I’m not sure how much sense that makes.
But, anyway, newsletter. And for now, my brain will just have to deal with the fact that it’s a newsletter that will go out on whatever random day that I feel like sending it out, including on a sunny Sunday morning.
It’s 1922, in Macon, Georgia, and Maryse Boudreaux is hunting monsters:
They easy enough to recognize. One missing an arm. The other, possibly the biggest Ku Klux I ever seen, got a dent in its pale white chest. The two sniff at the air, searching. Ku Kluxes don’t have good eyesight, even though they got six. But they can smell better than the best hound. It takes two heartbeats for them fix on me. Then they’re galloping on all fours, snarling and marking me as prey.
But like I said already, I hunt monsters.
And I got a sword that sings.
============
WHAT YOU NEED TO DO: Copy the newsletter excerpt word for word, from "But, anyway, newsletter." up to and including "sword that sings.". The lines that come next are from a different source and are unrelated to the newsletter excerpt.

INFORMATION PROVIDED:
============
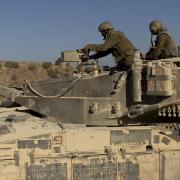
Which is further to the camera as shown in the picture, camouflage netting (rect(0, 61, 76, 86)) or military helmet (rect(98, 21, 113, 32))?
============
THE REPLY:
But, anyway, newsletter. And for now, my brain will just have to deal with the fact that it’s a newsletter that will go out on whatever random day that I feel like sending it out, including on a sunny Sunday morning.
It’s 1922, in Macon, Georgia, and Maryse Boudreaux is hunting monsters:
They easy enough to recognize. One missing an arm. The other, possibly the biggest Ku Klux I ever seen, got a dent in its pale white chest. The two sniff at the air, searching. Ku Kluxes don’t have good eyesight, even though they got six. But they can smell better than the best hound. It takes two heartbeats for them fix on me. Then they’re galloping on all fours, snarling and marking me as prey.
But like I said already, I hunt monsters.
And I got a sword that sings.